### Source extract:
>>>

Fatemeh: Straight-up white privilege. “I worked hard to get where I am!” Of course you did. But why did you advance, when your black coworker worked just as hard (or harder) and hasn’t gotten where you are?
Latoya: How will it impact the advertising industry, that has been hit with civil rights cases but still maintains a heavily white workforce? Are they off the hook now?
Fatemeh: I’m confused; how do you link the ad industry to this?
Latoya: A Supreme Court decision has long reaching effects. This isn’t just going to impact firefighting. It impacts anything with a racial disparity component. So in predominantly white industries, I am concerned that if the court comes down on the side of the plaintiffs, it will deliver other industries a get out of jail free card.
Fatemeh: Okay, I get you. The ad industry is a huge example of a racially disparate workforce.
Latoya: Industries that have been proven to be discriminatory may be able to take this law and twist it to maintain the status quo.
Fatemeh: I see your concern now, Latoya. Do you think there would be a way to prove that the test is racially biased? Could they offer up numbers of black supervisors compared to white ones, even though the black & white populations in the department aren’t drastically different?
Thea: I read this “The city says it was merely trying to comply with a federal law that views job requirements like promotional tests with great suspicion when they disproportionately disfavor minority applicants.” and I was glad that the city is so proactive about tests that produce racially disproportionate results.
At the same time – and maybe this is out of character! – I feel for the guys who studied hard, did well, and then had their tests thrown out. I don’t think it’s accurate for them to call discrimination; i.e. say that they have been disadvantaged on the basis of their race. However I do agree that it’s not totally fair. There’s a difference right, between something that is unfair and something that is unfair on the basis of race?
This just seems like such a mismanagement on the part of the system. It creates divisions between ethnic groups. Again I don’t think the white firefighters had grounds to call discrimination, but I think they had the right to be pissed off and complain about it.
I dunno, it’s a weird case and I see why people are hesitant to speak about it. Yes it was unfair, but I also agree with you Latoya that it could set precedents that will get twisted around.
Incidentally I’ve heard that the majority of the human rights complaints filed to the Ontario Human Rights Commission are filed by straight white male professionals…
Latoya: Thea, agreed. I can definitely feel the frustration there – but I’m not sold that in it self constitutes racial bias. Art, what do you think about the case?
Arturo: One thing that stuck out the most:
This test and the department handling of it seem to be very flawed going in — the minority failure rate going in should have been raising flags before this case went up the flagpole.
Latoya: Here’s something else that had me come up short, reading the [NYT] article:
“In a brief supporting the white firefighters, the National Association of Police Organizations saw the injection of racial politics into public safety. Promotion decisions should be based on merit, the group said. Race-neutral decisions foster camaraderie and a sense of fairness, it added, saying that people who work in public safety “are, in the main, effectively colorblind.””

<<<

### Problems to work on:
1/ Arrange as a numbered list the lines of the saved data entries that open with the line containing "Out of the set" and close with the line containing "3326 millimetres", both included, with blank lines dropped.
2/ Pick up the discussion of the firefighter promotion test case from where it stops.
These saved data entries are unrelated to the discussion of the firefighter promotion test case.

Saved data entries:
>>>

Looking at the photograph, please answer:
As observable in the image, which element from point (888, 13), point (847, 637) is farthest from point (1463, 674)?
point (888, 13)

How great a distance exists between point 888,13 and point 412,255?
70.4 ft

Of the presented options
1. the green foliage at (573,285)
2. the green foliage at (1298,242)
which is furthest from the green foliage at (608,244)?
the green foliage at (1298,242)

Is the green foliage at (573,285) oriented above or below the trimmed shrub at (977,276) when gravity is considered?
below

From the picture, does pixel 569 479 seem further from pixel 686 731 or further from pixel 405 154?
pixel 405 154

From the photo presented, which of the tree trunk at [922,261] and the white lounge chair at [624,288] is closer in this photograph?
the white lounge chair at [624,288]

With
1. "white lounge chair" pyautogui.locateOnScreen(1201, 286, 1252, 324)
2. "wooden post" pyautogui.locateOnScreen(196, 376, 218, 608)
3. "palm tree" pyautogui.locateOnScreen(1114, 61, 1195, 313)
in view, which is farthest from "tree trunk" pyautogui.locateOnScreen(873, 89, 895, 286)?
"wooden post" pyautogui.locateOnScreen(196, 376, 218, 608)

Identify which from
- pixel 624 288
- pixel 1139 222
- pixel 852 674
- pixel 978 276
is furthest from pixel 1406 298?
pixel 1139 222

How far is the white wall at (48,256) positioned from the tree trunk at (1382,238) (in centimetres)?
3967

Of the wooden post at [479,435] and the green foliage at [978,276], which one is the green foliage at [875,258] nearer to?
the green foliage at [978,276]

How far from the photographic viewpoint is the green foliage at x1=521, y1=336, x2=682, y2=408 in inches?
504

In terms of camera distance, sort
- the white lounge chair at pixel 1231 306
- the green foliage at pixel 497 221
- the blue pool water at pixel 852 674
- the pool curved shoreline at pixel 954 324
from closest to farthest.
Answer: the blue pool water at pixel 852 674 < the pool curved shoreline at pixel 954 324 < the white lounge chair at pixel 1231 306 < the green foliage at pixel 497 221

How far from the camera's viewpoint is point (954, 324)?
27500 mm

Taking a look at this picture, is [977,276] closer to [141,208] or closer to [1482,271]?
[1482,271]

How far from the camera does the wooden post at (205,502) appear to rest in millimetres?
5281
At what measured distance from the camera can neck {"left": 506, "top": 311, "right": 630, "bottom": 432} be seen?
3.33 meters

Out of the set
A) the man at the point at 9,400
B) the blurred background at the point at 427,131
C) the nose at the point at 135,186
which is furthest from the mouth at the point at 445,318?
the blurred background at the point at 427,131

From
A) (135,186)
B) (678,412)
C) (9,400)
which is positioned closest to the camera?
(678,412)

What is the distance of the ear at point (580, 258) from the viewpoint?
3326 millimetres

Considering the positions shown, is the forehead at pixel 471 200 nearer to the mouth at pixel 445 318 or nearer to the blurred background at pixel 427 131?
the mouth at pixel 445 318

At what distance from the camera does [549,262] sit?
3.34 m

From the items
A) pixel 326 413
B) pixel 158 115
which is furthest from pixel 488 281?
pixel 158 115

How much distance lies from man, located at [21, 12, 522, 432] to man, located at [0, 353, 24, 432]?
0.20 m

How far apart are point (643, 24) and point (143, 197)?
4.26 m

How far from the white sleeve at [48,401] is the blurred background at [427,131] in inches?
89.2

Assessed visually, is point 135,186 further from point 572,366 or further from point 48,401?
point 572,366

<<<

### Per-task outputs:
1/
1. Out of the set
2. A) the man at the point at 9,400
3. B) the blurred background at the point at 427,131
4. C) the nose at the point at 135,186
5. which is furthest from the mouth at the point at 445,318?
6. the blurred background at the point at 427,131
7. From
8. A) (135,186)
9. B) (678,412)
10. C) (9,400)
11. which is positioned closest to the camera?
12. (678,412)
13. What is the distance of the ear at point (580, 258) from the viewpoint?
14. 3326 millimetres

2/
Latoya: Maybe I’m just a little jaded.
Fatemeh: Red flags go off when I hear the word “colorblind.”
Latoya: But I don’t trust the fact that people who work in public safety are colorblind. Not police. Not social workers. Not the people who decide ecologically unsafe materials go into minority neighborhoods.
Fatemeh: Exactly! This colorblind bull isn’t really fooling anybody!
Arturo: I’d love to have seen somebody from NAPO get called to the stand to prove that remark.
Latoya: Yeah, especially post Oscar Grant. There are still major issues with discrimination.
Fatemeh: Mm-hmm. This whole case seems kinda sketch.
Arturo: Not to mention the Court it’s going to. I shudder at the thought of Antonin Scalia writing about this.
Fatemeh: OH, sweet gawd.
Latoya: Justice Roberts seems to be of the mind that if we all ignore the issues of race and discrimination, they will magically vanish.
Arturo: Another question: why would NAPO, in effect, ignore the findings of the International Assn. of Black Firefighters?
Fatemeh: I wish we knew more about this precinct. Ricci was #6, so he wouldn’t be the in the top five considered for promotion. If he doesn’t even get to be promoted, why is he fighting for this? Are any of the “top three” in this class-action? I wonder if there are race issues in the precinct that we don’t know about. Why go to the Supreme Court?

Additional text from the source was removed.